- [SELECTED PASSAGE]:
2 cars and the fly problem - calculate the total distance covered by the fly

Question

2 cars approach each other, with 20 km between them. The speed of each car is 10 kmph. At 20 km apart from each, a fly starts traveling from one car towards another at 15 kmph. Once it reaches the other car, it turns back and starts towards the first car. It continues to do this until the cars meet/collide. How much distance does the fly cover in total?

The answer is fairly simple for this one. However, this can be solved by summing the infinite geometric series as well, by considering relative motion of the fly w.r.t. one or the other car and generating a geometric series of distances which can then be summed.

I am trying to solve this question by assuming the relative motion of one car and the fly w.r.t. only car, instead of switching between the cars. But I am unable to solve it this way. I don't understand the issue with this approach.

Would really appreciate it if somebody could help me understand what I'm doing wrong.

Edit: details of my approach

At the moment the fly starts from train A, i assume the frame of reference of train B which is moving towards A and the fly.

Relative velocity of fly = 25 kmph Relative velocity of train A w.r.t. B = 20 kmph

When the frame of reference of train B was assumed (to calculate relative velocity for ease of calculation), the fly had just started from A and the distance between them was 20 km.

Hence the distance covered by fly in first trip until it reaches train B = 20 km

Time taken by fly to cover the above distance= 20/25 hr = 4/5 hr

Distance covered by train A during this time = (4/5)*20 = 16 km

Distance left between train B (and fly which is now at train B) and train A = 4 km

Assuming the frame of reference of train B again as the fly starts moving towards train A -

Relative speed of fly w.r.t. train B = 5 kmph (15-10)

Relative speed of train A w.r.t B = 20 kmph

The distance between fly and train A = 4 km

Both meet at a point which divides this 4 km in 1:4 ratio since the ratio of relative speed of fly w.r.t. B and relative speed of A w.r.t. B is 1:4 (5 kmph : 20 kmph). Hence, fly covers 4/5 km (4/(1+4))

And so on and so forth. However through this method, i am unable to get to the correct answer which is 15 km. The fly's first journey itself, from A to B, is 20 km (> 15 km) in my approach. I am just not able to understand what I'm overlooking.

Kindly help with your analysis of my mistaken approach and please let me know where am I exactly messing it up.

Answer 1

The trouble with frame of reference to a car is that when the fly leaves a car and the distance between them is $D$, the fly won't fly the entire distance $D$ because the other car will have moved toward the fly in that time. But if we fix the car then how do we take that into account if we think of $B$ as still?

If the car $B$ is still then the ground is moving under the fly at $10$kmh toward car $B$ so although the fly did fly $20$km in $t$ but the ground moved $10t$ so the distance of the fly over the ground is $20 -10t$.

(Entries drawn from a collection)
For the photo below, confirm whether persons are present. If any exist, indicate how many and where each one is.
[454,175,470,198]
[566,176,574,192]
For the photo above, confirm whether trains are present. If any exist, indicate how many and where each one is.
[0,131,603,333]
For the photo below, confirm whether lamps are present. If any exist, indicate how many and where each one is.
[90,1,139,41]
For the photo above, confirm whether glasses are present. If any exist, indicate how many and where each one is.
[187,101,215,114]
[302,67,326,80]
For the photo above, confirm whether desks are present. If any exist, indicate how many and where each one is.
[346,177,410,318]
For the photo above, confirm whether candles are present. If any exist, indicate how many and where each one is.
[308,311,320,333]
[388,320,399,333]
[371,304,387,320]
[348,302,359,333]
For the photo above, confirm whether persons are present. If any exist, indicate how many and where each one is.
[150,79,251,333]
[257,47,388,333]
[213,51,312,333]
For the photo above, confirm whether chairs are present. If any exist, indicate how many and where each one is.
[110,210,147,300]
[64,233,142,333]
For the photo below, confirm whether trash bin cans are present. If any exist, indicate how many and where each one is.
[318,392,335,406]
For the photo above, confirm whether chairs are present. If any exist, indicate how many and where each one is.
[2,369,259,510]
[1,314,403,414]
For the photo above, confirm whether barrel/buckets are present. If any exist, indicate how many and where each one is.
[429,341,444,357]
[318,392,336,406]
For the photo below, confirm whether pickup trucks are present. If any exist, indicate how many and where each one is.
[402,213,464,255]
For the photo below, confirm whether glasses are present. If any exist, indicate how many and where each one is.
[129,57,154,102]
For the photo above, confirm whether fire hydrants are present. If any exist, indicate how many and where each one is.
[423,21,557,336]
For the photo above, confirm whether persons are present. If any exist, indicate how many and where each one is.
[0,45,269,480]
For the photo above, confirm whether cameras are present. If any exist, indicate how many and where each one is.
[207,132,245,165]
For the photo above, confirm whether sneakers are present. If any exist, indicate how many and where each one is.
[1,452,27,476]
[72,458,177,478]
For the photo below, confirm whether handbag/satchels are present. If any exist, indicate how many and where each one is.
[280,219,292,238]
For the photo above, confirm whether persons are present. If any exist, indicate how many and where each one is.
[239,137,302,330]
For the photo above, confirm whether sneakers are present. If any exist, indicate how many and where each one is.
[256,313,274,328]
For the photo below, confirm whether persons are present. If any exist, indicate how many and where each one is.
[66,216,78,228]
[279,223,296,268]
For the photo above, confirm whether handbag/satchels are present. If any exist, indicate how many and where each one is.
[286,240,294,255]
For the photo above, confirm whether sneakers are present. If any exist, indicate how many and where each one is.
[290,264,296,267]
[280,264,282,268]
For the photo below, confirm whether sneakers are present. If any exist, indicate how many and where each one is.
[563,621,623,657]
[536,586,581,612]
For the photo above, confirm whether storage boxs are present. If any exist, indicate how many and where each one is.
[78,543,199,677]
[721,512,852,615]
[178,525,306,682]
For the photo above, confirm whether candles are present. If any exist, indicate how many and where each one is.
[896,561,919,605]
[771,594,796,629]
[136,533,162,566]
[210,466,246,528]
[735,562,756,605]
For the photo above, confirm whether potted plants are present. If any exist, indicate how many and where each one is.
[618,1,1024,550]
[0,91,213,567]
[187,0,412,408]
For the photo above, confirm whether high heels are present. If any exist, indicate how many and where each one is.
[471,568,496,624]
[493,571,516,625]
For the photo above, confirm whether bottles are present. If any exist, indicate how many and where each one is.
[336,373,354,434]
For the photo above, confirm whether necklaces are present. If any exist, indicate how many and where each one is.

- [WHAT TO WORK ON]:
a) Please condense the paragraph of the fly puzzle thread that begins "2 cars approach each other" into a short list, keeping its main facts.
b) According to the fly puzzle thread, what is the correct total distance covered by the fly?

- [ANSWERS TO THE PROBLEMS]:
a)
- Two cars start 20 km apart and drive toward each other, each at 10 kmph.
- A fly leaves one car and heads for the other at 15 kmph.
- On reaching a car, the fly turns back toward the first one, and it keeps doing this until the cars meet.
- The question asks how far the fly travels in total.

b) 15 km.